Confindustria: giudizio critico su dl fiscale, norme lotta evasione penalizzano imprese

(Teleborsa) – Giudizio critico di Confindustria sul dl fiscale che accompagna la Manovra. Gli industriali, in occasione di un’audizione in commissione Finanze alla Camera esprimono una “valutazione negativa” sul provvedimento e in particolare sulle misure di contrasto all’evasione fiscale.

“La nostra è valutazione è una valutazione negativa del provvedimento”, afferma il Direttore Generale di Confindustria, Marcella Panucci, a margine dell’audizione. In particolare, aggiunge, gli industriali sono critici “sugli strumenti per la lotta all’evasione fiscale, la riforma delle norme penali tributarie, la confisca, la 231, su cui – dice Panucci – abbiamo un’opinione molto, molto, critica sia sul merito sia sul metodo”. Inoltre, prosegue, “c’è il tema delle ritenute fiscali negli appalti perché è un modo per scaricare gli oneri sia finanziari sia burocratici sul mondo delle imprese in una maniera che oggettivamente diventa insostenibile per le imprese che hanno rapporti di fornitura, appalto e così via, che poi sono la totalità delle imprese italiane”.

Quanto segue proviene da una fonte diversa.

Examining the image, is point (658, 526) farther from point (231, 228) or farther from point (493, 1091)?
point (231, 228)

Secondo Confindustria “contrastare efficacemente l’evasione fiscale è opera complessa” e richiede “azioni più meditate di quelle oggi sul tavolo, dettate, in larga parte, dall’urgenza di reperire risorse finanziarie”.

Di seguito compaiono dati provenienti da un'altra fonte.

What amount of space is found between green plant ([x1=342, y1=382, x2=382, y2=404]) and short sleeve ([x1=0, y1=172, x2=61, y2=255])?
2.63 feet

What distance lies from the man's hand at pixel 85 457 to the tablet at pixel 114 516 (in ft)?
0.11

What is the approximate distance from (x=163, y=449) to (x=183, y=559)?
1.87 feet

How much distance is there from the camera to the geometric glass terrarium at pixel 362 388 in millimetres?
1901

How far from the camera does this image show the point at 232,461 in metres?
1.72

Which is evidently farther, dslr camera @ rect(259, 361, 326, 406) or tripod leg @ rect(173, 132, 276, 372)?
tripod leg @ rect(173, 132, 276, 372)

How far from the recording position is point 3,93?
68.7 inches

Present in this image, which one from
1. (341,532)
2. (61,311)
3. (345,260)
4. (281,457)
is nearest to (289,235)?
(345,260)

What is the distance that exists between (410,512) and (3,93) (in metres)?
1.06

Secondo Panucci da un lato “occorrono interventi che non si limitino a minacciare il carcere come unica risposta sanzionatoria, ma che disegnino pene, anche severe, in funzione del disvalore sociale della condotta e delle oggettive caratteristiche e condizioni di chi la mette in atto”. Per contrastare il fenomeno dell’evasione, per Confindustria, “molto più efficace sarebbe continuare a puntare sui moderni strumenti elettronici che, dalla fatturazione ai pagamenti, possono rivelarsi una carta vincente, purché realizzino ciò che promettono, a partire dalla semplificazione degli adempimenti”.

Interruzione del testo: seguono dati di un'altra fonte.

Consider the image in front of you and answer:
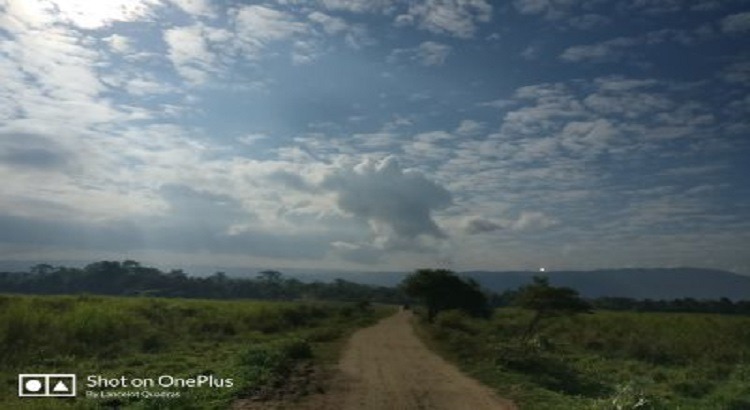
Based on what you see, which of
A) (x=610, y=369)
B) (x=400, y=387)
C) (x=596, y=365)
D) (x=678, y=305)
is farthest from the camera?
(x=678, y=305)

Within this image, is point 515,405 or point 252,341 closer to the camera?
point 515,405

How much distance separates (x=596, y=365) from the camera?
29219 millimetres

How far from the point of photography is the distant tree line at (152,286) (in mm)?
149875

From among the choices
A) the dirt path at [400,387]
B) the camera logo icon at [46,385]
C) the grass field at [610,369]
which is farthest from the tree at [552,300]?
the camera logo icon at [46,385]

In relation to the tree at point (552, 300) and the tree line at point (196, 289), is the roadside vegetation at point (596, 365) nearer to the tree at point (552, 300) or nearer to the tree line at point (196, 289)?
the tree at point (552, 300)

Tra le altre maggiori criticità per le imprese, Confindustria segnala la nuova disciplina di responsabilità solidale del committente. Panucci sottolinea che “ha un ambito applicativo molto esteso, ricomprendendo tutti i casi di esecuzione di una opera o di un servizio, anche al di fuori di un contratto di appalto”.

Vengono, inoltre, chiesti correttivi alla disciplina penale-tributaria e interventi in materia di responsabilità amministrativa degli enti. Per Panucci, sarebbe stato più opportuno introdurre criteri di rilevanza proporzionali alla dimensione di impresa in materia di omessi versamenti IVA e ritenute, un fenomeno “riconducibile più a difficoltà finanziarie che non alla volontà di mettere in atto condotte criminali meditate a monte”. “Sarebbe stato più opportuno – aggiunge – anche in un’ottica di bilanciamento dell’intervento, depenalizzare queste fattispecie di reato”. Anche la confisca allargata mal si concilia con condotte illecite di natura tributaria”, ma soprattutto “preoccupa l’effetto dirompente che avrebbe sulle imprese l’applicazione, in sede cautelare, del sequestro preventivo finalizzato alla confisca allargata”.